Here is what I have in the Scrapy spider:
phone_model = SmartphoneItem()
phone_model['sku_number'] = sku_number
# code omitted
cellular_network = CellularNetworkItem()
cellular_network['phone_model'] = phone_model
cellular_network['speed'] = speed
...
in models.py:
class CellularNetwork(models.Model):
phone_model = models.ForeignKey('Smartphone', unique=True)
...
class Smartphone(models.Model):
sku_number = models.IntegerField(max_length=40, primary_key=True)
....
and in items.py:
class CellularNetworkItem(DjangoItem):
django_model = CellularNetwork
class SmartphoneItem(DjangoItem):
django_model = Smartphone
But assigning phone_model = SmartphoneItem()
obviously does not yield a Smartphone model.
I am scraping a bunch of specifications and would prefer to validate the data at source. Since the data has to be normalized anyway for validation, I'd prefer to kill too birds with one stone and update the database immediately.
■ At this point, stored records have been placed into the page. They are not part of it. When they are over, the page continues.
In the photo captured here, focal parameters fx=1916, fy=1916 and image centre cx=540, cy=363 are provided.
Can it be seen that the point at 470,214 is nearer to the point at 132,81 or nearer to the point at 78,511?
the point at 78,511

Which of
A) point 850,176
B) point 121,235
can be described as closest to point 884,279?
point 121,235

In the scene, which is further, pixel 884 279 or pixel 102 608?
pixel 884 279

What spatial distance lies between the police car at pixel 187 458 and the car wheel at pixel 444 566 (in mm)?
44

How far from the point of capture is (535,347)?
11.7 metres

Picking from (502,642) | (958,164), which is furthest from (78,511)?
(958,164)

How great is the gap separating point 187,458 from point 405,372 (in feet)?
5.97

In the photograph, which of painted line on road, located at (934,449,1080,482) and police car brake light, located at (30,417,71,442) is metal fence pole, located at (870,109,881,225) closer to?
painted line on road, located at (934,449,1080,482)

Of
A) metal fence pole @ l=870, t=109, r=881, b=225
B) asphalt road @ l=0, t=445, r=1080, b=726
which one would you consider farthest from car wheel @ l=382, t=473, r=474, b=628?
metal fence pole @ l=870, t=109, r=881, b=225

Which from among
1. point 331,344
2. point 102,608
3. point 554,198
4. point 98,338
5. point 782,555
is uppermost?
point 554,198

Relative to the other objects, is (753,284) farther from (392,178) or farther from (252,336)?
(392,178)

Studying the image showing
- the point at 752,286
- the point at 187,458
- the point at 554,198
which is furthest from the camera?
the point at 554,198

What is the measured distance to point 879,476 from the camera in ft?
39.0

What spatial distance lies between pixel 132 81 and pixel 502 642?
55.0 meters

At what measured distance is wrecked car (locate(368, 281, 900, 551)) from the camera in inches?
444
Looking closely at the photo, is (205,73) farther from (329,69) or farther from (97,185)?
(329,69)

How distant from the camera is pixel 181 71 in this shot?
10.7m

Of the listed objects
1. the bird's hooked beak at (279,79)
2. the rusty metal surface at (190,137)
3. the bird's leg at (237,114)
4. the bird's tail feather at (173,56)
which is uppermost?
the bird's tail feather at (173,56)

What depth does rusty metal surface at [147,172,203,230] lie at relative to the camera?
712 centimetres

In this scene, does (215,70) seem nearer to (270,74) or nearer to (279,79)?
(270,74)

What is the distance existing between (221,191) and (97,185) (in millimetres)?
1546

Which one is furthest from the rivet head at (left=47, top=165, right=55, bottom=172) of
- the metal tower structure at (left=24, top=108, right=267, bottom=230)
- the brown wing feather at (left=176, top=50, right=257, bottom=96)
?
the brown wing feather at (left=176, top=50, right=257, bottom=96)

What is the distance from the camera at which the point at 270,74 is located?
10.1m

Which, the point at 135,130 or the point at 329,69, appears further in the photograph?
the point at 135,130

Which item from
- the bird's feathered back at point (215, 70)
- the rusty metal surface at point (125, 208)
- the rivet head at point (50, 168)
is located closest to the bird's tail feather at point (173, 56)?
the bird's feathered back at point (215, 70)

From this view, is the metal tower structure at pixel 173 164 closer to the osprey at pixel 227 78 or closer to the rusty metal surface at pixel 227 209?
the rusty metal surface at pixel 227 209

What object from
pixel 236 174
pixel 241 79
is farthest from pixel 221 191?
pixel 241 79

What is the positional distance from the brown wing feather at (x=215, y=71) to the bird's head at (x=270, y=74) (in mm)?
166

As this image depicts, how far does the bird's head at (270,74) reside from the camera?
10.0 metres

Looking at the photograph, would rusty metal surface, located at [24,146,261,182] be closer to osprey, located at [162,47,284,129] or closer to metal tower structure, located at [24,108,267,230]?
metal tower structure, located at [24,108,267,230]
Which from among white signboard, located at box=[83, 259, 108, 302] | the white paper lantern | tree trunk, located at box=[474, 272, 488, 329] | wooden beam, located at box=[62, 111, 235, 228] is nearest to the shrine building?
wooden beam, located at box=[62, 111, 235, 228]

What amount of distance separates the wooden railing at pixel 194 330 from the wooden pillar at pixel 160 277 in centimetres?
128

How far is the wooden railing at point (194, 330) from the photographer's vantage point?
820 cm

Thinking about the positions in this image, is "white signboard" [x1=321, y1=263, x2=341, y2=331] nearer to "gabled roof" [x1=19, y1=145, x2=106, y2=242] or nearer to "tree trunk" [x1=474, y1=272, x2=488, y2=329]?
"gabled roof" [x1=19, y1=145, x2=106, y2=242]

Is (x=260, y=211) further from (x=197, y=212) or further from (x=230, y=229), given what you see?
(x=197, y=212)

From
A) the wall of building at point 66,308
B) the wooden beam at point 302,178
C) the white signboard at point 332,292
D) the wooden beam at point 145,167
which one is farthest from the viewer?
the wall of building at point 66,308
Seemingly the relational power of ORMs over simple Scrapy items is what sells the DjangoItem. But I can't seem find any examples of exploiting this feature directly in the spider. I've seem some that use pipelines, handling objects case-by-case with isinstance
pattern matching... I'm starting to wonder if I might be better off just importing Django models directly into the spider.
UPDATE: Resolved.
Based on How to update DjangoItem in Scrapy, I put this in the spider to directly return the Django model instance:
def item_to_model(self, item):
model_class = getattr(item, 'django_model')
if not model_class:
raise TypeError("Item is not a `DjangoItem` or is misconfigured")
return item.instance
UPDATE 2: Still broken:
Spoke too soon. While this provides a valid Django instance, it is not the instance. Here is the relevant part of djangoitem.py:
@property
def instance(self):
if self._instance is None:
modelargs = dict((k, self.get(k)) for k in self._values
if k in self._model_fields)
self._instance = self.django_model(**modelargs)
return self._instance
I don't fully understand what's going on, but I gather it gives us a fresh instance.